Le vote a eu lieu près d’un mois après l’expulsion de M. Poilievre par le président de la chambre pour avoir traité le premier ministre Justin Trudeau de « cinglé » et d’« extrémiste » lors d’une question sur la décriminalisation des drogues.

Plus tôt dans la journée, les efforts des conservateurs pour faire admettre à M. Fergus qu’il était partial alors qu’il témoignait en comité parlementaire avaient échoué.

« Ce ne serait pas approprié que je commente quelque chose qui est devant la Chambre », a-t-il répondu à plusieurs reprises dans le cadre d’une étude sur la politique de prévention de la violence et du harcèlement en milieu de travail qui encadre le travail des députés.
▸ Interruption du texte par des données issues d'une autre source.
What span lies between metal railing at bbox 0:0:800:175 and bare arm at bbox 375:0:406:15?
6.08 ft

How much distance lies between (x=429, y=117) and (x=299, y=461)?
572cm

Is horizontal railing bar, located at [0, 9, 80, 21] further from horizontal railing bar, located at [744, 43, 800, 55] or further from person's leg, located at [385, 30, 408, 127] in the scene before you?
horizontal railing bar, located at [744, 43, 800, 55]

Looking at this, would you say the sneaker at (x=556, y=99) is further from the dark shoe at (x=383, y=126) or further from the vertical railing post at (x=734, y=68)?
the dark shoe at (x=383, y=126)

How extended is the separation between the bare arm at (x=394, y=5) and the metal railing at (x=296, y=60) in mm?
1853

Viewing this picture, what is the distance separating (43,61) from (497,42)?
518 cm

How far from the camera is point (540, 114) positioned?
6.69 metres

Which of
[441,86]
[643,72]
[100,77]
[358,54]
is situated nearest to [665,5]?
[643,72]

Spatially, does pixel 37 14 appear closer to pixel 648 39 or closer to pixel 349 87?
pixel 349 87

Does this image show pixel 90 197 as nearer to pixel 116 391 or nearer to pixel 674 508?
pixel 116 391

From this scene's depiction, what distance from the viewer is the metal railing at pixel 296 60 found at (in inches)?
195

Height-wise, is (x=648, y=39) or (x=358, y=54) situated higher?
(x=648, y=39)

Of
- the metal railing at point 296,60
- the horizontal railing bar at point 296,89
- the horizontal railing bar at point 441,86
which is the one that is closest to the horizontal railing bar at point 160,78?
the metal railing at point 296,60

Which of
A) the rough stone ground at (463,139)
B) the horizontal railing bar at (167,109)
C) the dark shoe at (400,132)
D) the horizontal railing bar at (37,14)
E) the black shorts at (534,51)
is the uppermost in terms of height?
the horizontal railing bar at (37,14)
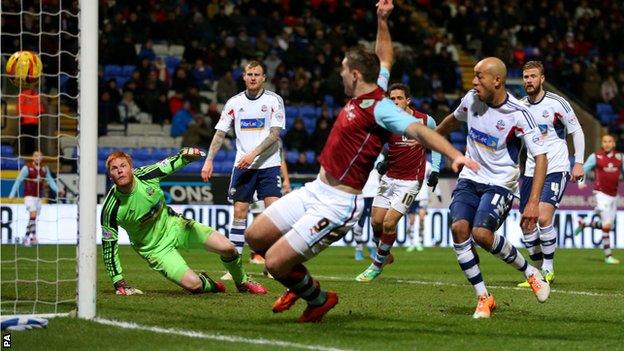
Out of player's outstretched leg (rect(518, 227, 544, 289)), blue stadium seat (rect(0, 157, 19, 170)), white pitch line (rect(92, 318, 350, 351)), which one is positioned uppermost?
white pitch line (rect(92, 318, 350, 351))

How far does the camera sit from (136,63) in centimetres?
2888

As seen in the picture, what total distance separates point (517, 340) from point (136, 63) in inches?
870

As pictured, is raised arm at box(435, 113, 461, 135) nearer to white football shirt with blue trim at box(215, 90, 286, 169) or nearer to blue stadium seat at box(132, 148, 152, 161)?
white football shirt with blue trim at box(215, 90, 286, 169)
Il avait offert la même réponse aux journalistes qui lui avaient demandé un peu plus tôt s’il devait démissionner. Que répond-il aux élus qui disent avoir perdu confiance en lui ?

« Je leur demanderais de me juger sur les décisions que je prends et je pense que toutes les décisions que j’ai rendues jusqu’à présent sont considérées comme tout à fait appropriées », a-t-il répondu.

M. Fergus est sur la sellette depuis la semaine dernière après la publication d’une invitation destinée aux militants de sa circonscription qui dénonçait les politiques conservatrices. Le président de la Chambre des communes, membre du Parti libéral, est député de la circonscription de Hull-Aylmer, en Outaouais.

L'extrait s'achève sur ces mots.